For Immediate Release, August 26, 2021


Brett Hartl, (202) 817-8121,

House Democrats to Provide $100 Million for Critically Endangered Species in Reconciliation Bill

WASHINGTON— In a memo released today by the House Natural Resources Committee, House Democrats will provide $550 million to the U.S. Fish and Wildlife Service in the upcoming budget reconciliation package, including $100 million for some of the most critically imperiled species in the United States.

The legislation will include $25 million to conserve and restore four of the most imperiled types of endangered species in the United States: butterflies, eastern freshwater mussels, Southwest desert fish and Hawaiian plants.

“This is the largest investment in the recovery of endangered species in a generation, and I couldn’t be more thrilled,” said Brett Hartl, government affairs director at the Center for Biological Diversity. “If we’re going to tackle the extinction crisis and save these incredible species from the brink, this is exactly the type of bold action that’s needed.”

The reconciliation language mirrors Chairman Raúl Grijalva’s Extinction Prevention Act of 2021 (H.R. 3396), which would fund on-the-ground conservation actions to stabilize the four groups of struggling endangered species.
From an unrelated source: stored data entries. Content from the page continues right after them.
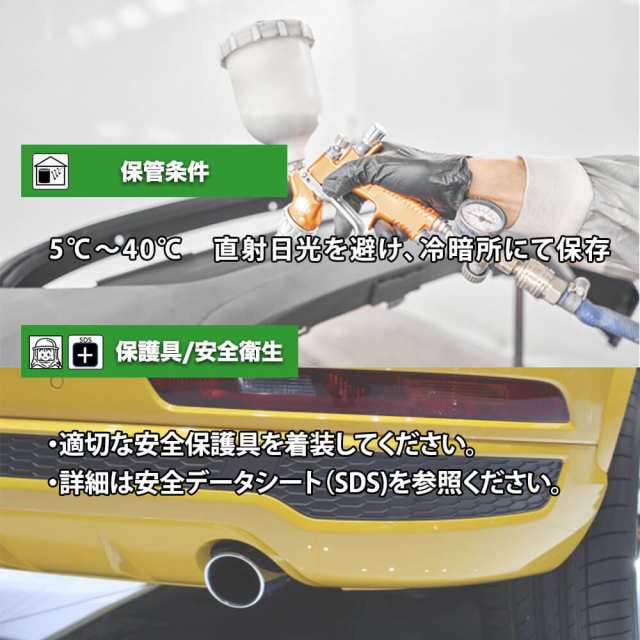 保管条件

5℃～40℃　直射日光を避け、冷暗所にて保存

SDS

保護具/安全衛生

・適切な安全保護具を着装してください。
・詳細は安全データシート(SDS)を参照ください。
A 2016 study found that Congress only provides approximately 3.5% of the estimated funding the Fish and Wildlife Service’s scientists say is needed to recover species. Roughly 1 in 4 species receives less than $10,000 a year toward recovery, and many of the endangered species that will benefit from this funding receive nothing for recovery in a given year.

The legislation will also provide an additional $240 million for Endangered Species Act activities, including $150 million for recovery plans, $50 million for Habitat Conservation Plans and $40 million for interagency consultations.

“The Fish and Wildlife Service has been operating on a shoestring budget for decades, and we’ve lost species to extinction because of it,” said Hartl. “The American people care deeply about saving life on Earth, and it’s fantastic to see Congress finally addressing the historic shortfalls in funding for wildlife conservation.”

Also included in the committee’s allocation is $100 million for climate change mitigation, $100 million for protecting and restoring grasslands, and $10 million for wildlife corridors.

The Center for Biological Diversity is a national, nonprofit conservation organization with more than 1.7 million members and online activists dedicated to the protection of endangered species and wild places.